Dopotutto mi sentivo fortunata ad avercela fatta e di nascosto iniziai a frequentare la chiesa: non avrei mai dato la soddisfazione ai miei genitori. Rincominciai la mia vita avvicinandomi a Dio.
Una domenica, durante la Messa, girandomi di scatto, avvertii un dolore al collo: scappai via piangendo. Feci dei prelievi. Inaspettatamente si presentò di nuovo la malattia. La situazione si complicò. A 16 anni si è più maturi: si capisce o almeno si cerca di capire di più la gravità della situazione. In quel periodo ero molto arrabbiata con Dio, con la chiesa, con tutto e tutti. Venni sottoposta a infinite chemio e a un autotrapianto di cellule staminali. Purtroppo nel mio torace si era formata una pietra che non voleva andare via. Le domande che mi ponevo erano infinite, ma le risposte non esistevano e le probabilità di guarigione diminuivano.

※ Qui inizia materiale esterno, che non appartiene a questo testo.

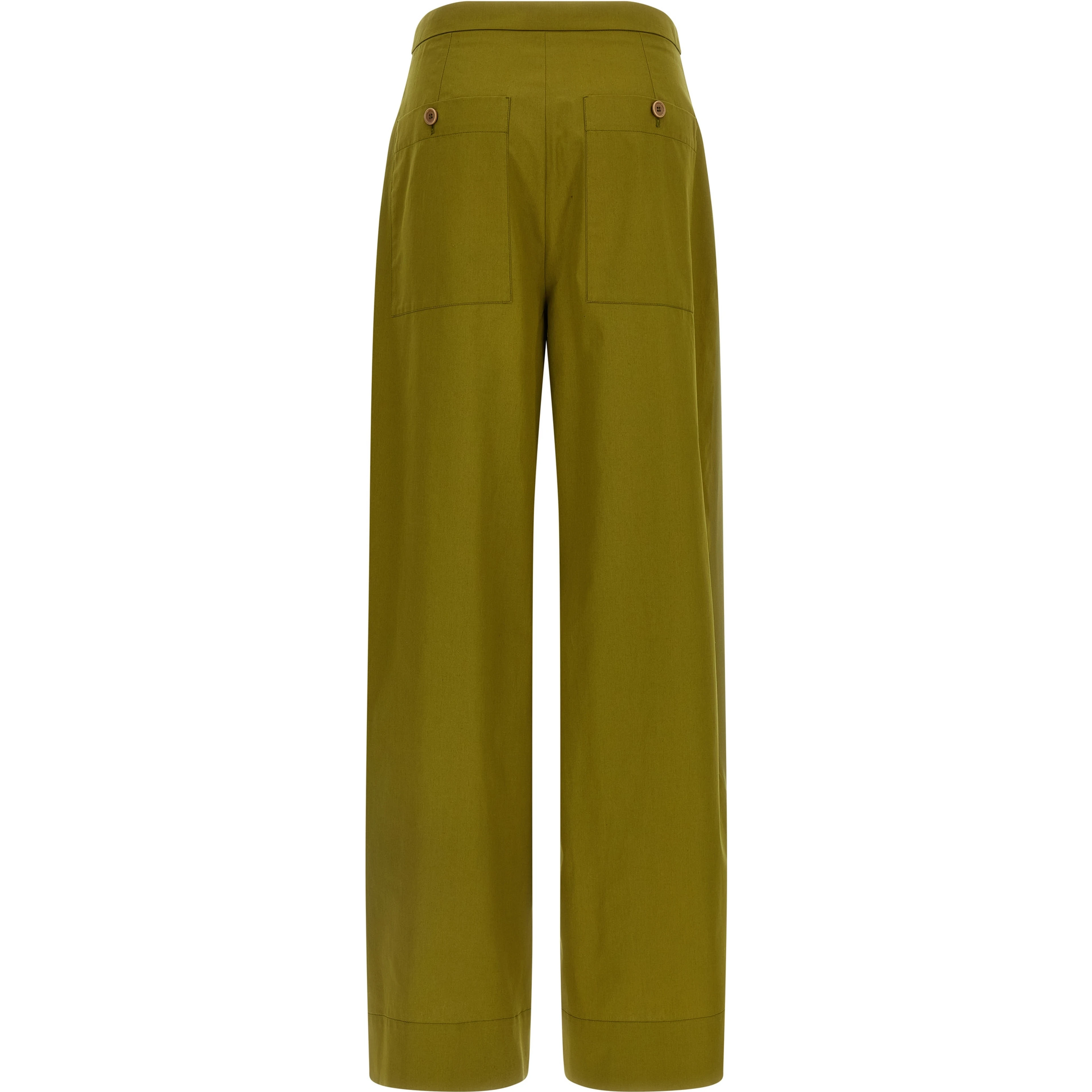 Bicolor Silk Casual Pants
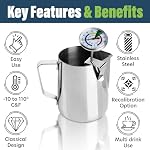 Milk Thermometer and 600ml Milk Frother Jug - Image 3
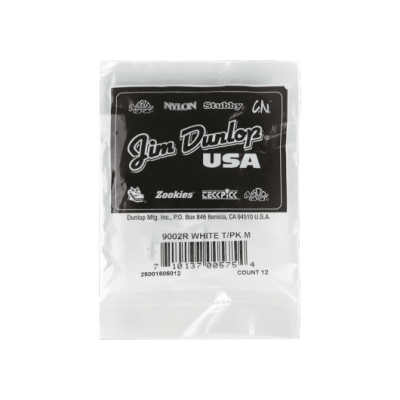 Dunlop 9002 White thumbs medium sachet of 12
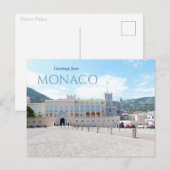 Salutations de la carte postale du palais du Princ (Devant / Derrière)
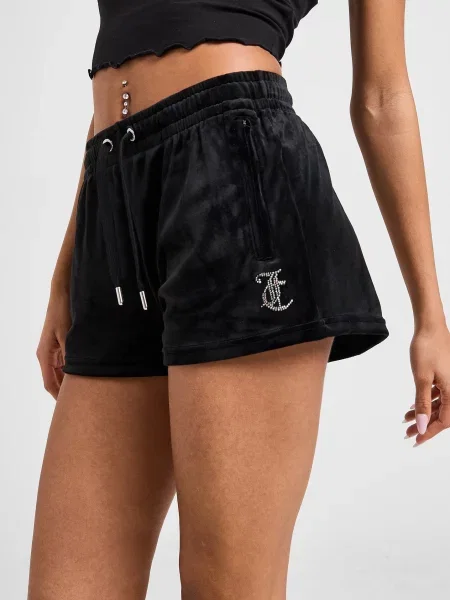 Juicy Couture Szorty Diamente Logo czarne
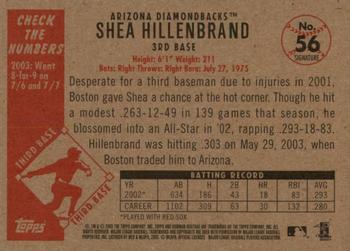 2003 Bowman Heritage - Facsimile Signature #56 Shea Hillenbrand Back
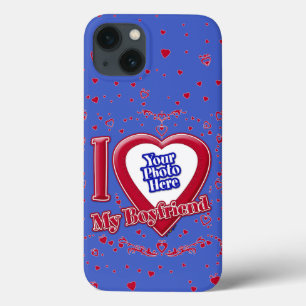 I Kärlek min Boykompis Photo Red Hearts Deep Royal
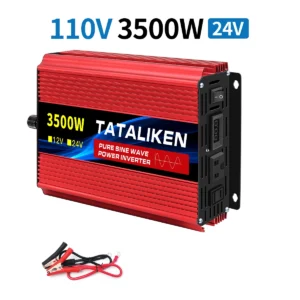 1600w-4500W 12V/24V to AC 110V 60Hz Pure Sine Wave Inverter Car Power Tranfermer  Voltage Portable  Converter with LED Display - AliExpress 34 - Color Name : 24V 110V 3500W 60HZ - Ships From : brazil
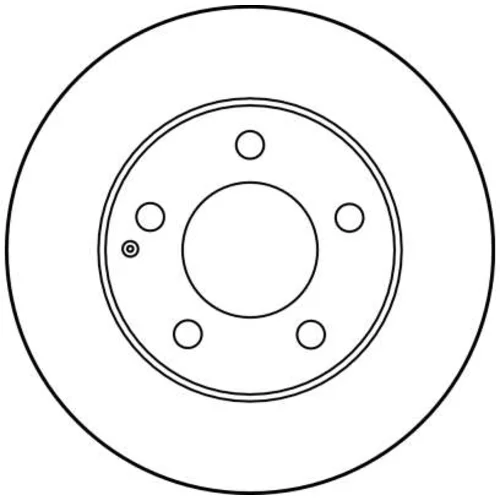 Brzdový kotúč TRW DF2704 - obr. 1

Intanto, nella mia testa e nel mio cuore c’era tanta speranza: pure quando le cose si complicavano sentivo quella voce che diceva “ce la farai”. Nel frattempo, in America una cura sperimentale stava dando ottimi risultati e nel giro di qualche mese arrivò in Europa. In Italia solo a Udine era disponibile, ma, dopo varie richieste dell’ospedale di Napoli, riuscii a farla. Bastò poco per guarire, anche se nessuno mi dava la certezza trattandosi di un farmaco sperimentale. Mi proposero quindi un trapianto di midollo osseo. Dopo quattro anni di travaglio ci si fa una cultura circa le procedure mediche e si è consapevole dei rischi. A 18 anni ero l’unica a dover decidere, solo la mia parola contava. Affidai la mia vita a Dio: non avevo alcuna speranza. Avevo bisogno di credere in qualcosa e ogni volta che pregavo avvertivo un senso di tranquillità. Mi feci coraggio e decisi di fare questo passo.

Mi trasferii a Genova per quattro mesi, di cui uno in isolamento. Arrivò il grande giorno. Il venerdì Santo venne tolto il midollo a mio padre e il giorno di Pasqua entrò effettivo nel mio corpo. Tutto procedeva per il meglio. Ma, a distanza di giorni, prima del rientro a Napoli, si bloccò il midollo e tutti i valori erano in calo. Ciò significava fare un altro trapianto con percentuali dell’1% di farcela. Ormai la situazione si complicava come fosse già programmato. Mi prepararono la stanza per il ricovero urgente e mi fecero un emocromo per valutare la situazione. In quel momento ho incontrato Gesù. Mi tranquillizzavo solo quando ci parlavo. Penserete che sia stupida, ma io l’ho conosciuto proprio lì, quando avevo la morte di fronte. Dopo pochissimi secondi iniziai ad avere freddo, tremavo e mi salì la febbre.
Arrivarono le risposte delle analisi: i dottori si guardarono e dai loro occhi riuscii a leggere la gioia. I valori erano tornati nella norma. Allora capii di non poter fare a meno di Gesù.

Oggi – conclude Anna – mi sento fortunata: nella malattia l’ho conosciuto e ogni volta che mi allontano, al ritorno, è sempre più accogliente. Il vuoto che mi ha lasciato la mia adolescenza lo colmo con la preghiera. San Giuseppe Moscati diceva: “scienza e fede non sono in contrapposizione perché entrambe operano il bene dell’uomo”. Io ne sono prova vivente e credo che ogni persona sia diversa dall’altra, ma con Dio tutti ci completiamo”.